« Faut-il être psychotique pour vraiment aimer ? »
J’avais proposé cette question…
Je ne vais pas tout de suite y répondre mais vous donner tout de même un bout de la réponse pour commencer, car ce titre m’est venu en écho d’une phrase que Marcel Czermak répétait régulièrement :
« Il n’y a de vrai couple [disait-il] que quand au moins un des deux partenaires est psychotique”.
Vous voyez tout de suite, à suivre cette phrase, comment la question de « l’amour dans la psychose » ou plutôt dès que l’on met la psychose dans l’amour, cela vient nous informer sur l’amour ou sur le vrai amour.
Je dis « vrai amour » car à chaque fois que je l’entendais prononcer cette phrase, je me posais la question du statut du « vrai », puisqu’il parlait de « vrai couple ».

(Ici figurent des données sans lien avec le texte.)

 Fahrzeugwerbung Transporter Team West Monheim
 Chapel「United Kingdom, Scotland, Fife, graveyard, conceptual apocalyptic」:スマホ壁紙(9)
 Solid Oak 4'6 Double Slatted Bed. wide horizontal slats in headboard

Ce serait quoi un vrai couple ? Et que voudrait dire : aimer vraiment ? j’y reviendrai, comme sur cette proposition de Marcel Czermak qui semble tout de même aller à l’encontre de tout un abord liant psychose et amour sous le sceau de l’échec, du ratage.

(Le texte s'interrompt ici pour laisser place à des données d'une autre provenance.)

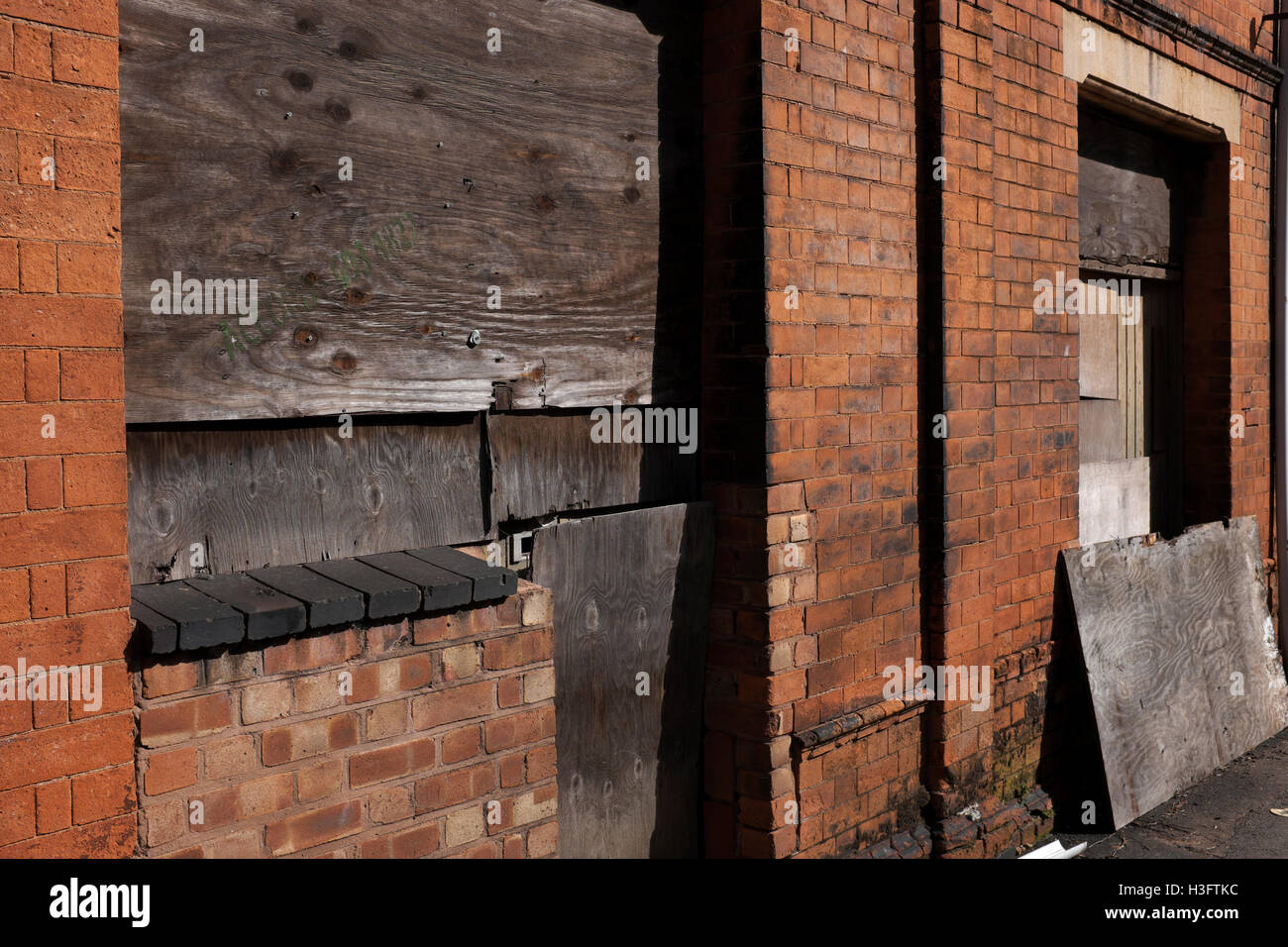 Derelict buildings in the Jewellery Quarter, Birmingham, England, UK - Stock Image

Cela passe bien sûr par ce vous connaissez par cœur, à savoir les quelques indications de Lacan à ce sujet, et tout particulièrement ces deux-là :
Celle dans le séminaire III où il considère l’amour dans les psychoses comme mortifère[1] et cette conférence à l’université de Yale dans laquelle il parle de faillite de l’amour dans les psychoses[2].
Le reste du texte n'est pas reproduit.